*EXERCISE INSTRUCTIONS:*
Reproduce, with no changes, the line that contains "body_size: -81" and all the lines that come after it in the records.

*DATASET ENTRIES:*
_ _ _ _ _
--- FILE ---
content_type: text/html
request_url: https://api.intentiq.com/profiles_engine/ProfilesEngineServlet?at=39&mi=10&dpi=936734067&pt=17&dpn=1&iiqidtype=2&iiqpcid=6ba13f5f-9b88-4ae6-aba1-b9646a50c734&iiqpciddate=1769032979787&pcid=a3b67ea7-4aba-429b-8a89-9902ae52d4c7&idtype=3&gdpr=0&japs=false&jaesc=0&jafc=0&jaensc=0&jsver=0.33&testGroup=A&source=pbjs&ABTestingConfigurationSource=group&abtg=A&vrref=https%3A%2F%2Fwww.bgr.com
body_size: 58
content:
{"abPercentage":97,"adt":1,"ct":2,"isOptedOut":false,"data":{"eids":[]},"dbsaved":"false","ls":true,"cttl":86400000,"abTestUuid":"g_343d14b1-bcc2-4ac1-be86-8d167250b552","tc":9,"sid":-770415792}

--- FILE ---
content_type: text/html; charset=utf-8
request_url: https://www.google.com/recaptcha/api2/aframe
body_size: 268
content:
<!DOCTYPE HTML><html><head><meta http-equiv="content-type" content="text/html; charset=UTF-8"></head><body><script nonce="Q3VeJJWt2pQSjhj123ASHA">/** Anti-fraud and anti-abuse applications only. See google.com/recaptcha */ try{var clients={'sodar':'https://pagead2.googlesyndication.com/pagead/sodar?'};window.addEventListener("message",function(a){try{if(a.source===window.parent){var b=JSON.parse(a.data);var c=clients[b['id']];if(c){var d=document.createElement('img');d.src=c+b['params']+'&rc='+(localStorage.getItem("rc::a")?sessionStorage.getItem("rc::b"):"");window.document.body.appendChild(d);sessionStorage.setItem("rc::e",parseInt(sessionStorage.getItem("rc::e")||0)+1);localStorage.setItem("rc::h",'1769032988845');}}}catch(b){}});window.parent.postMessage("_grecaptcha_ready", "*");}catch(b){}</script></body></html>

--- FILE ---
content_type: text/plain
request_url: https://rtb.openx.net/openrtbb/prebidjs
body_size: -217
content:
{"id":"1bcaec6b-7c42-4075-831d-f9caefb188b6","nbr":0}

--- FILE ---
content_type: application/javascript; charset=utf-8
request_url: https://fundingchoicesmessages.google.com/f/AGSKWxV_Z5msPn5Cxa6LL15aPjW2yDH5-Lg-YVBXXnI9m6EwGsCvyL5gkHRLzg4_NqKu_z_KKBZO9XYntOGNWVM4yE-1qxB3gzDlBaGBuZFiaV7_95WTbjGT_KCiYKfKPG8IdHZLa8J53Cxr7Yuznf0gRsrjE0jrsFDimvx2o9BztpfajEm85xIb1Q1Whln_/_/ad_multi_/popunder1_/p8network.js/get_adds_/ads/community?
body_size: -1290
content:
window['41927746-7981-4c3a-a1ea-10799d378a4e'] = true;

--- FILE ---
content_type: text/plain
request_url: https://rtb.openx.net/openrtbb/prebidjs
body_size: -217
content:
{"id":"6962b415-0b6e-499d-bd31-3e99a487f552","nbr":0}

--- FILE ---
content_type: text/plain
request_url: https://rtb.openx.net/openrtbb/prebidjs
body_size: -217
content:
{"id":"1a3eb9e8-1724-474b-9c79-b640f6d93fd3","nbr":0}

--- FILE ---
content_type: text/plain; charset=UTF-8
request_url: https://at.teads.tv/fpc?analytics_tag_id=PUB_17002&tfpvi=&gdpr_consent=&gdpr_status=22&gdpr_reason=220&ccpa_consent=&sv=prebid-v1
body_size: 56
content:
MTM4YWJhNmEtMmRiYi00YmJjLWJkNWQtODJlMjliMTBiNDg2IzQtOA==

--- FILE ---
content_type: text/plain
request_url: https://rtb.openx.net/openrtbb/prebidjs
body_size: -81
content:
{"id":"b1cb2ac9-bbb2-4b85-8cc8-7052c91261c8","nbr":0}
_ _ _ _ _
*ANSWER SECTION:*
body_size: -81
content:
{"id":"b1cb2ac9-bbb2-4b85-8cc8-7052c91261c8","nbr":0}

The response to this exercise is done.